Exercise data:
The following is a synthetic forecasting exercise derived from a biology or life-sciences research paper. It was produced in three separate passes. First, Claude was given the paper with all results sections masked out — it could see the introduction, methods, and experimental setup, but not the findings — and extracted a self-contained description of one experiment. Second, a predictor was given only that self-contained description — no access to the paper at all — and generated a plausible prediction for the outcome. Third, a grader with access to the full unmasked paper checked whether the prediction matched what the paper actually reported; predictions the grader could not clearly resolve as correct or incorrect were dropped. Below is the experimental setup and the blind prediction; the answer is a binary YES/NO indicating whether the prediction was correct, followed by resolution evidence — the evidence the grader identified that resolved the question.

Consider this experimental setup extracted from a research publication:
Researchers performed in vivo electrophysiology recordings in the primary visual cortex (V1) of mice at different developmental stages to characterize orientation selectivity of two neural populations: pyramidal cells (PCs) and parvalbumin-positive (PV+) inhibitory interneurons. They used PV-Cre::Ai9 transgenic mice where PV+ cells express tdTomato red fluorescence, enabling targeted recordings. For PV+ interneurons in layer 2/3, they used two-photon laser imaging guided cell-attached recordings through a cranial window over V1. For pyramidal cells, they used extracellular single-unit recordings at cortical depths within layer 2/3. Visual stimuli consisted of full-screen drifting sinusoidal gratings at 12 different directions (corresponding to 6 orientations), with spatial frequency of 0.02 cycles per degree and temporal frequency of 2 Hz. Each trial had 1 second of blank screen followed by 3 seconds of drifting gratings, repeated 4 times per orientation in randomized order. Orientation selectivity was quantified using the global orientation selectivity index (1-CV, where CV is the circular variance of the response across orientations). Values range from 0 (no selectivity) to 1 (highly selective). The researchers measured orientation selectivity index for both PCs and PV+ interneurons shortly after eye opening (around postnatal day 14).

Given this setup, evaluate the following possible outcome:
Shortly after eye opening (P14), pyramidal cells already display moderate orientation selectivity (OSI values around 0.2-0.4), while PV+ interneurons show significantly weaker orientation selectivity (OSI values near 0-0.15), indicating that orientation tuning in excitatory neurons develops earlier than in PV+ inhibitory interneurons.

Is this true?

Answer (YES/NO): NO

Activity:
Each line of the records that holds the word "following" should be copied out.

Exercise answer:
The following is a synthetic forecasting exercise derived from a biology or life-sciences research paper. It was produced in three separate passes. First, Claude was given the paper with all results sections masked out — it could see the introduction, methods, and experimental setup, but not the findings — and extracted a self-contained description of one experiment. Second, a predictor was given only that self-contained description — no access to the paper at all — and generated a plausible prediction for the outcome. Third, a grader with access to the full unmasked paper checked whether the prediction matched what the paper actually reported; predictions the grader could not clearly resolve as correct or incorrect were dropped. Below is the experimental setup and the blind prediction; the answer is a binary YES/NO indicating whether the prediction was correct, followed by resolution evidence — the evidence the grader identified that resolved the question.
Given this setup, evaluate the following possible outcome:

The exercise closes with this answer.